In this section, we validate our method (ITI-Gen) for inclusive text-to-image generation on various attributes and scenarios.
Single Binary & Multiple Attributes
To demonstrate the capability of our method to sample images with a variety of face attributes, we construct 40 distinct reference image sets based on attributes from CelebA [1]. Also, given multiple reference image sets (each captures the marginal distribution for an attribute), ITI-GEN can generate diverse images across any category combination of the attributes.
We evaluate 5 text prompts in Figure 1— “a headshot of a {person, professor, doctor, worker, firefighter}” — and sample 200 images per prompt for each attribute, resulting in 40K generated images. We highlight the averaged results across 5 prompts of 6 attributes. ITI-GEN achieves near-perfect performance on balancing each binary attribute and multiple attributes, justifying our motivation: using separate inclusive tokens is beneficial in generating images that are uniformly distributed across attribute categories.

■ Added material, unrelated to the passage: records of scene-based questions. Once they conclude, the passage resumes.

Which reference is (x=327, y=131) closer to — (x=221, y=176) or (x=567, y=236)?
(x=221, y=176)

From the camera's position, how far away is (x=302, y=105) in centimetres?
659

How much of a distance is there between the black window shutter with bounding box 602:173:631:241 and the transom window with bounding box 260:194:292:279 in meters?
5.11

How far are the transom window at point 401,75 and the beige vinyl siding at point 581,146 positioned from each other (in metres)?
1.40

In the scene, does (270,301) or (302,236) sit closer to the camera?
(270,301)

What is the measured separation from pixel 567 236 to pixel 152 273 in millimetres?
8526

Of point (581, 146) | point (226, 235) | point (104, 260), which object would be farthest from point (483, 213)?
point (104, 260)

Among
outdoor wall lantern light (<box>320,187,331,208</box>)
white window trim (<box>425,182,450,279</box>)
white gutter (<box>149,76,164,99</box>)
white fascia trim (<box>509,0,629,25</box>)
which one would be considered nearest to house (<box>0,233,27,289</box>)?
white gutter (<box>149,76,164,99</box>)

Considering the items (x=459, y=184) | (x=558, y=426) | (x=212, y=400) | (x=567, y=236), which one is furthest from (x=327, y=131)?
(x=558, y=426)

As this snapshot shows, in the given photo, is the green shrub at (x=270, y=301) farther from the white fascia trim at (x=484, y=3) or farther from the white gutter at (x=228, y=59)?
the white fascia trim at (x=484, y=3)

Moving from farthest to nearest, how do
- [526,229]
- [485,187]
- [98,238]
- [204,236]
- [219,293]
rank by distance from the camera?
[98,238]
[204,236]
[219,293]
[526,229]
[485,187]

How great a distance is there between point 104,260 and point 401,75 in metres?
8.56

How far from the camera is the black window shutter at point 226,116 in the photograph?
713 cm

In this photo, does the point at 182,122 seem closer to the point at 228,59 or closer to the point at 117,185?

In Figure 2, we show the qualitative results of our method in debiasing 4 binary attributes simultaneously. The results show that our method perform well in debiasing multiple attributes.
Multi-Category Attributes
We further investigate multi-category attributes including perceived age and skin tone.

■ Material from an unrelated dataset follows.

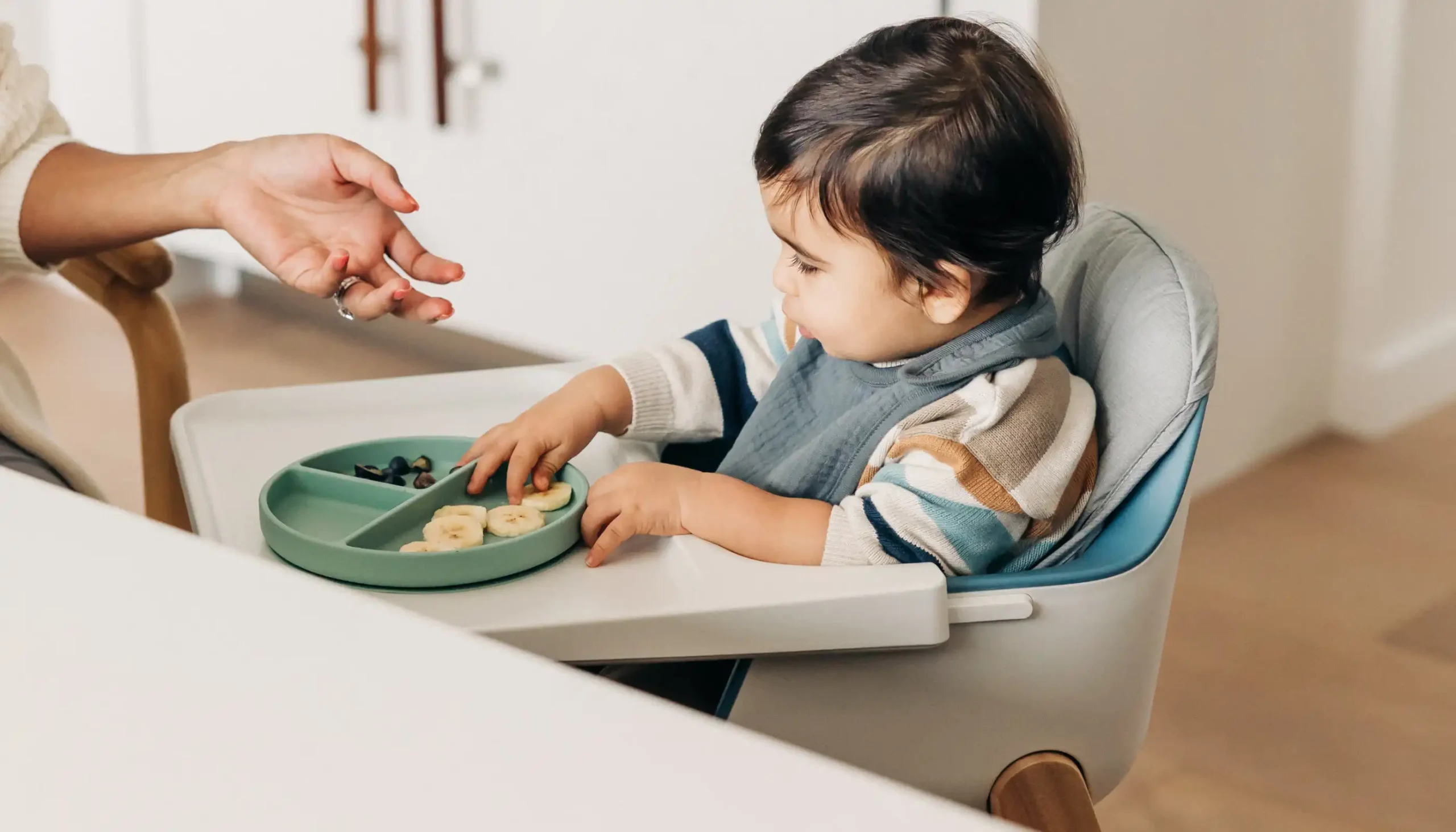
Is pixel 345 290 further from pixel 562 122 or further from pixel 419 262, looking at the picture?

Specifically, we consider two challenging settings: (1) Perceived Gender × Age (Figure 4(a)), and (2) Perceived Gender × Skin Tone (Figure 4(b)). ITI-GEN achieves inclusiveness across all setups, especially on extremely under-represented categories for age (< 10 and > 50 years old in Figure 4(a)). More surprisingly (Figure 4(b)), ITI-GEN can leverage synthetic images (from FAIR) and jointly learn from different data sources (CelebA for gender and FAIR for skin tone), demonstrating great potential for bootstrapping inclusive data generation with graphics engines.
Other Domain
Besides human faces, we apply ITI-GEN to another domain: scene images. We claim that the inclusive text-to-image generation accounts for attributes from not only humans but also scenes, objects, or even environmental factors. Specifically, we use images from LHQ [2] as guidance to learn inclusive tokens and generate images with diverse subjective perception attributes. As illustrated in Figure 5, ITI-GEN can enrich the generated images to multiple levels of colorfulness, justifying the generalizability of our method to the attributes in different domains.
In conclusion, the results above demonstrate the effectiveness of our method in debiasing different attributes and different scenarios.
References:
[1]. Ziwei Liu et al. “Deep learning face attributes in the wild.” In ICCV, 2015
[2]. Ivan Skorokhodov, et al. “Aligning latent and image spaces to connect the unconnectable.” In ICCV, 2021.